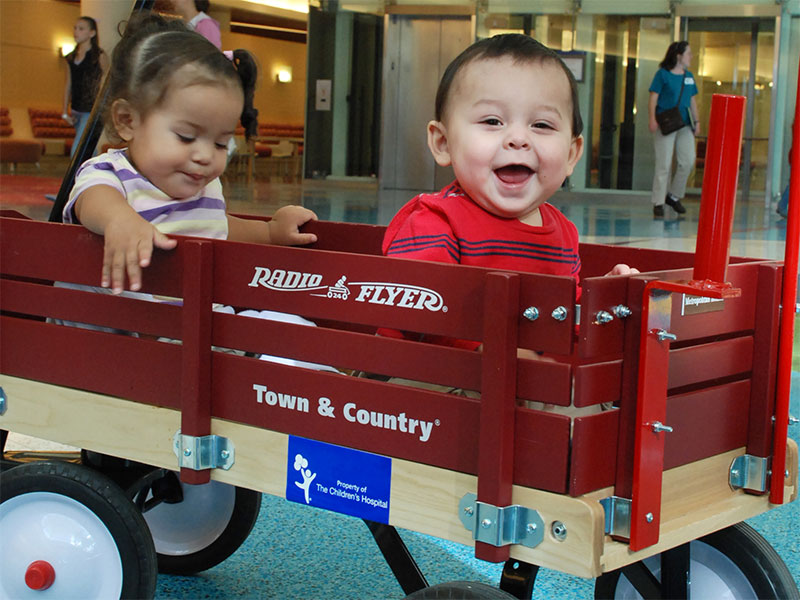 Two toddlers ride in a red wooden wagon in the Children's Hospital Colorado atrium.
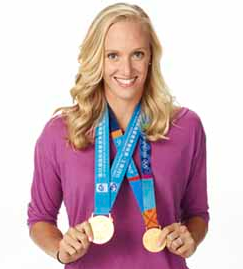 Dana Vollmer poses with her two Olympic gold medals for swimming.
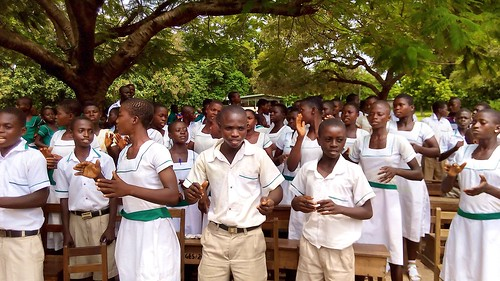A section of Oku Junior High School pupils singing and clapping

_____

### Exercise
The listing above must be repeated exactly, apart from the pictures.

### Exercise response
 Two toddlers ride in a red wooden wagon in the Children's Hospital Colorado atrium.
 Dana Vollmer poses with her two Olympic gold medals for swimming.
A section of Oku Junior High School pupils singing and clapping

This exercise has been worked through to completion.